Helping people get into the spirit of groovier times, the week will feature a variety of events including the Edmonton Queer History Bus Tour hosted by Darrin Hagen. Also lined up is a screening of Resident Alien, the classic doc about queer icon Quentin Crisp, as part of Queer Images.
Pride will kick off with the HIV Edmonton Pride Awards where local members of the queer community will be honoured for their involvement in the community.
But the increasing success of Pride comes with greater expectations for the nine-day event. Event promoter Sean Thompson says he would like more events that offer an alternative to the bar scene.
His frustration is not aimed solely at the Pride Week Society but at the community large. “People need to take more initiative,” Thompson explains. “People are just waiting for interesting things to happen but they need to go out and create it. Diversity is right there, you just have to kick start it.”
Over a year ago, Thompson started a monthly Beers for Queers night at The Empress on Whyte Ave, a hip street not known for being overly welcoming to the queer community.

• [Problem]: Write the next part of the Edmonton Pride Week passage, picking up right after its final sentence. The records are separate material and have no connection to the Edmonton Pride Week passage.

[Collected data]
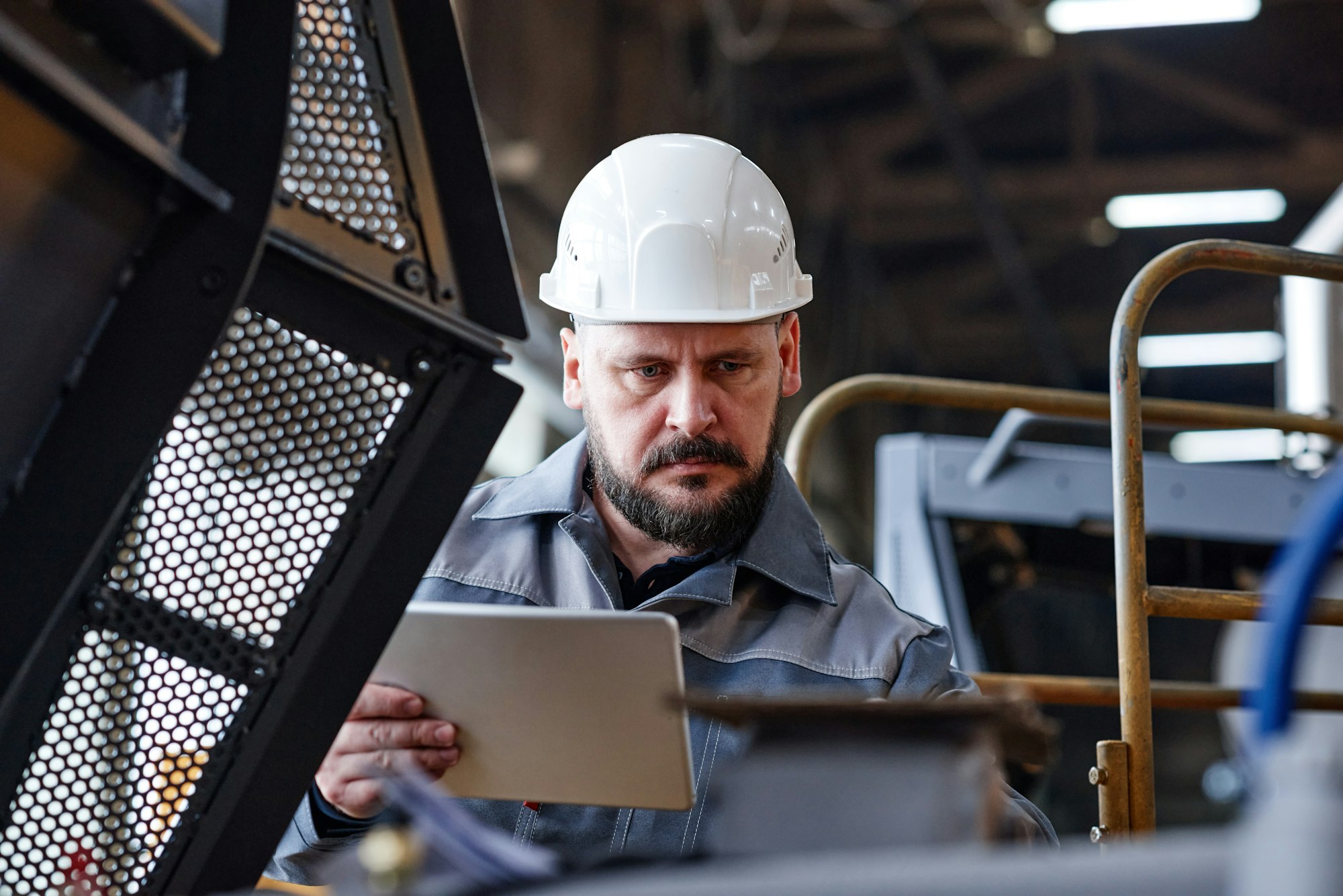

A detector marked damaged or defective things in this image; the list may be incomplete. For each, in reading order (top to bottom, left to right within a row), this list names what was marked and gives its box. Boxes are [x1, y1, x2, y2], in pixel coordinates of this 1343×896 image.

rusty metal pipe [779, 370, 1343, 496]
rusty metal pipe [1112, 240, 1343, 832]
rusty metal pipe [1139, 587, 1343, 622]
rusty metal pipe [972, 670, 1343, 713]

• [Response to this task]:
Earlier this month when he tried to get Beers for Queers on the Pride calendar he was met with resistance. For events to be listed on the Edmonton Pride Week Society’s calendar the event host needs to be a Pride sponsor. To be listed for free on the calendar the event needs to either be unique to Pride or hosted by a non-profit community group. Thompson says this punishes for small upstarts and diverse ideas.
Malek offers his side in response to Thompson’s criticism. “The bigger you get the less of a chance you will please everyone,” he says. “Any decision we make will be met with criticism. I invite people with issues to join the board or a working committee.”
Edmonton Pride Week runs from Jun 12 to 21. The parade takes place Sat, Jun 13 at 2pm along Jasper Ave. For more information visit edmontonpride.ca. Xtra.ca will be at the parade — check back Mon, Jun 15 for our photo gallery.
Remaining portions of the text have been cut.